Page text

And then in the mobile business, I believe in the prepared remarks, you called out a shift in volumes at rental customers into later quarters.
Can you just maybe elaborate on that?
And then can you give us an idea of how you get visibility of those volumes actually coming through in the coming quarters?
Aaron P. Jagdfeld - President, CEO & Executive Chairman
Yes.
It's another good question.
That industry is, at least for us, with our share, we're probably over-indexed to the national account customers there.
In fact, in our prepared remarks, we actually -- we like to see some of the independent rental house growth that we saw, that's a good kind of, I would say, counterweight to the national accounts.
National accounts are great, we love them.
We serve them very well.
We think we have a unique formula to doing that.
It's why we think we serve, in places like the telecom space and others, we serve major customers like that in the retail spaces.
We do a very good job of that, and the rental space is no different.
But they were a little bit slow to get out of the gate this year, 1 or 2 of them in particular.
And what we've seen is we've seen order rates here pick up recently.
So that's why I think we have the confidence to say that that's going to be something that's coming in the back half of the year.
And we have a lot of dialogue with those rental houses as well.
So I think we have pretty good visibility on what's going to happen, it's not perfect, obviously things can change.
But at least based on what we see today, we would see quarter-over-quarter growth going forward -- year-over-year growth, excuse me, in the quarters ahead and full year growth, as a matter of fact, as well for that product line.
Operator
Your next response is from the line of Jeff Hammond of KeyBanc Capital.
Jeffrey David Hammond - MD & Equity Research Analyst
Just good quarter in home standby.

Raw data
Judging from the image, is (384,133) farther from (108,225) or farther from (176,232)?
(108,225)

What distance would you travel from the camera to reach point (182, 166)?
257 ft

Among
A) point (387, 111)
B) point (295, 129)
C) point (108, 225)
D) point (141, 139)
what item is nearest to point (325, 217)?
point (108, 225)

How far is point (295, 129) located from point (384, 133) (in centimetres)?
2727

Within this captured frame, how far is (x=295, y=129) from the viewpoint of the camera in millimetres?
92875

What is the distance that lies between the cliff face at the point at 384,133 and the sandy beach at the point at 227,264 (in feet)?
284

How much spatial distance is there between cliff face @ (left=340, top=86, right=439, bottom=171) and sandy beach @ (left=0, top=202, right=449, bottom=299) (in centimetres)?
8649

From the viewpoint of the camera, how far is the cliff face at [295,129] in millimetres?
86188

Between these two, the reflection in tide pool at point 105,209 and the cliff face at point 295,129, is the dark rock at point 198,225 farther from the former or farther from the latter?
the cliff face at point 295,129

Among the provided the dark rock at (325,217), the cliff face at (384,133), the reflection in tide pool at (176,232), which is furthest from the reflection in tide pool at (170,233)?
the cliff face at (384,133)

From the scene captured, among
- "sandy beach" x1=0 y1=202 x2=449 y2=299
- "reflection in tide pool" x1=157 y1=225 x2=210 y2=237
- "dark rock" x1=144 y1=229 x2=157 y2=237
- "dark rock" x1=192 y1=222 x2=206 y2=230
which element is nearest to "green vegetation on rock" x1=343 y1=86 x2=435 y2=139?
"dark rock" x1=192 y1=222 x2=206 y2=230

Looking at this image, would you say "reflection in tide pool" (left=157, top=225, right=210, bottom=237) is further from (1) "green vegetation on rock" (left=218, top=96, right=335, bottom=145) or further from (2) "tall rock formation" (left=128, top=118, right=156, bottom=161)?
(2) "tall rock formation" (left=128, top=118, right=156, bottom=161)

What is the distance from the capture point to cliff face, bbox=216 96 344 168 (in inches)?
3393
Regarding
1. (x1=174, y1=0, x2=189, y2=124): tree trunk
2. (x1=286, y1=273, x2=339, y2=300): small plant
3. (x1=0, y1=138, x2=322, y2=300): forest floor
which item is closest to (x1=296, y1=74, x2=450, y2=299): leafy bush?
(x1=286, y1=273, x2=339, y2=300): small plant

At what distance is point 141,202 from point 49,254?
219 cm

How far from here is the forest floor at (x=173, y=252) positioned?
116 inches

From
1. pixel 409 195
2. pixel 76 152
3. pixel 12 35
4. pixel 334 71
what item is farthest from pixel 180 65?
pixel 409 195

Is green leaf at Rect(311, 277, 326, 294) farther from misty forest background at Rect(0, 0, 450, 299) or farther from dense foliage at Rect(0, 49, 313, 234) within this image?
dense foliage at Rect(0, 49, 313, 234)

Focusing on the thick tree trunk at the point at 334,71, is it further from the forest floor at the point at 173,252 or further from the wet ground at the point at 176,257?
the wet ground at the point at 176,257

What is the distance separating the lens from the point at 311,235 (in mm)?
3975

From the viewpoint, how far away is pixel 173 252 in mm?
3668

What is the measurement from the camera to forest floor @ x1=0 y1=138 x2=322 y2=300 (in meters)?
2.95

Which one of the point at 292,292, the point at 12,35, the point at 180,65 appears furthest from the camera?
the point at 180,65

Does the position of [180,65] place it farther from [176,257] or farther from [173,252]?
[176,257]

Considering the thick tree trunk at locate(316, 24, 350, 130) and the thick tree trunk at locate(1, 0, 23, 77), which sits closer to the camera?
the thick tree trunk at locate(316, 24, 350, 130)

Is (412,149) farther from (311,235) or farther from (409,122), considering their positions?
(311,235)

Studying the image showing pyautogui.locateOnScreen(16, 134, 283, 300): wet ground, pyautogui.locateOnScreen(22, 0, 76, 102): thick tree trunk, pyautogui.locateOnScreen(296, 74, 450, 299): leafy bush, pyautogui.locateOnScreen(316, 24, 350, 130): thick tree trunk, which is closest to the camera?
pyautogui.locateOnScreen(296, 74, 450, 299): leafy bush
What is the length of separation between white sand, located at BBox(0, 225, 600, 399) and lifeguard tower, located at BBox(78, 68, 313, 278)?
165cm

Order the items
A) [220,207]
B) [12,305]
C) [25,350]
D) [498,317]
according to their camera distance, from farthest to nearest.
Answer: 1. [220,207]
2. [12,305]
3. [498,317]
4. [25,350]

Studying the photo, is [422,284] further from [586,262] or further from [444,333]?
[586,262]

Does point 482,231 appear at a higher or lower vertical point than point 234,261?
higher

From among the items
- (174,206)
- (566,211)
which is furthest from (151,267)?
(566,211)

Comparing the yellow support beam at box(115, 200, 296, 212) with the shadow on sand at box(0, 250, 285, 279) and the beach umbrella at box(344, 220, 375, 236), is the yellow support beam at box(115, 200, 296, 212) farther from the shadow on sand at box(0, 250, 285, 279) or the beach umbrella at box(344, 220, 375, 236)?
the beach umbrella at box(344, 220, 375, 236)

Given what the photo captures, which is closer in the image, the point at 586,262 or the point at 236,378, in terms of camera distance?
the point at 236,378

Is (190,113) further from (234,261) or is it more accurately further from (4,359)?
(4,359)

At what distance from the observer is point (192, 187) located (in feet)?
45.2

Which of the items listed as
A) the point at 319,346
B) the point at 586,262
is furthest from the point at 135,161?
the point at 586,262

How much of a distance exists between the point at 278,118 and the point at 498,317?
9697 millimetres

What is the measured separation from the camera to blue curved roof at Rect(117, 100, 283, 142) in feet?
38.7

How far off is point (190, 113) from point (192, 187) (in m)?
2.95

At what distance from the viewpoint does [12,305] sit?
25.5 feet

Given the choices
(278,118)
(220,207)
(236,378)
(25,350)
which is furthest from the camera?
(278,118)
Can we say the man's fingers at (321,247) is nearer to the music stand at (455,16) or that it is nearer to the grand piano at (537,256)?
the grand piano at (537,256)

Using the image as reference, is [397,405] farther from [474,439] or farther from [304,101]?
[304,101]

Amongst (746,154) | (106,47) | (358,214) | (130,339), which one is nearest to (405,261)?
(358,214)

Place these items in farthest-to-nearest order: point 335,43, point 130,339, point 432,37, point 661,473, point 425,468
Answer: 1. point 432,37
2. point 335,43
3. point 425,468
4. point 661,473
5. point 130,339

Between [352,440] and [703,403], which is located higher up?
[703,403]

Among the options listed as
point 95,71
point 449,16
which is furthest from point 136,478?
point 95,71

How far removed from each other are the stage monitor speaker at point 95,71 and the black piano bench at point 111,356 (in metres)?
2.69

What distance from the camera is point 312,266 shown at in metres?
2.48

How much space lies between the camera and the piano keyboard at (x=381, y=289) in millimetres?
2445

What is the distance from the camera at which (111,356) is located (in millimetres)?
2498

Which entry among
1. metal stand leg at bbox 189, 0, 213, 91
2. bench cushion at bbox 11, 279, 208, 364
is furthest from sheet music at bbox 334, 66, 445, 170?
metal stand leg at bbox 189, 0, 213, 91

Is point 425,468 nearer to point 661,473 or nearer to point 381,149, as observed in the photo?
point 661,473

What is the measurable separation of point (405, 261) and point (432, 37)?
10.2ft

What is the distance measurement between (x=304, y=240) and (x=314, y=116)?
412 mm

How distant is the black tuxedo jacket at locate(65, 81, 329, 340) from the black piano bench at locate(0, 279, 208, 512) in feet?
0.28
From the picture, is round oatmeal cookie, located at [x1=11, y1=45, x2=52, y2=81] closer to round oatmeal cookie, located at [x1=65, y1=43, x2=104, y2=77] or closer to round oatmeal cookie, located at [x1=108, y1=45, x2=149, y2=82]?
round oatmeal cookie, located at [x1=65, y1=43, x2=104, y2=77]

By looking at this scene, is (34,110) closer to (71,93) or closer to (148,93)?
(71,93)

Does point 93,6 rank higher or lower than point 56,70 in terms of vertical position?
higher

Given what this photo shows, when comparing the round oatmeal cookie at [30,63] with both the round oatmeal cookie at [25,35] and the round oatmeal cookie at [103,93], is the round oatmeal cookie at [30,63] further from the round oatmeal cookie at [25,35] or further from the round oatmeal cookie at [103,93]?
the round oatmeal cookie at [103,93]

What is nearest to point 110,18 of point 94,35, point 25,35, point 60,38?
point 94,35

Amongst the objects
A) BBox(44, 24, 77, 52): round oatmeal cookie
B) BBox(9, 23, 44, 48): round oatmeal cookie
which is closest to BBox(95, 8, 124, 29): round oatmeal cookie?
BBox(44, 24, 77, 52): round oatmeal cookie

Requests
- 1) In the call transcript, list every phrase that includes the word "space" or "spaces".
- 2) For each statement, say whether it agrees with the call transcript. Answer yes or no and quote the deciding words.
(a) The executive says rental customers' order rates have slowed recently.
(b) The executive calls the company's visibility on the coming quarters perfect.
(c) Jeff Hammond is with KeyBanc Capital.
- 3) Copy out the passage of the call transcript that begins with the words "But they were" and ends with "of KeyBanc Capital.".

Answers in order
- 1)
- "telecom space"
- "retail spaces"
- "rental space"

- 2)
(a) No. "And what we've seen is we've seen order rates here pick up recently."
(b) No. "So I think we have pretty good visibility on what's going to happen, it's not perfect, obviously things can change."
(c) Yes. "Your next response is from the line of Jeff Hammond of KeyBanc Capital."

- 3)
But they were a little bit slow to get out of the gate this year, 1 or 2 of them in particular.
And what we've seen is we've seen order rates here pick up recently.
So that's why I think we have the confidence to say that that's going to be something that's coming in the back half of the year.
And we have a lot of dialogue with those rental houses as well.
So I think we have pretty good visibility on what's going to happen, it's not perfect, obviously things can change.
But at least based on what we see today, we would see quarter-over-quarter growth going forward -- year-over-year growth, excuse me, in the quarters ahead and full year growth, as a matter of fact, as well for that product line.
Operator
Your next response is from the line of Jeff Hammond of KeyBanc Capital.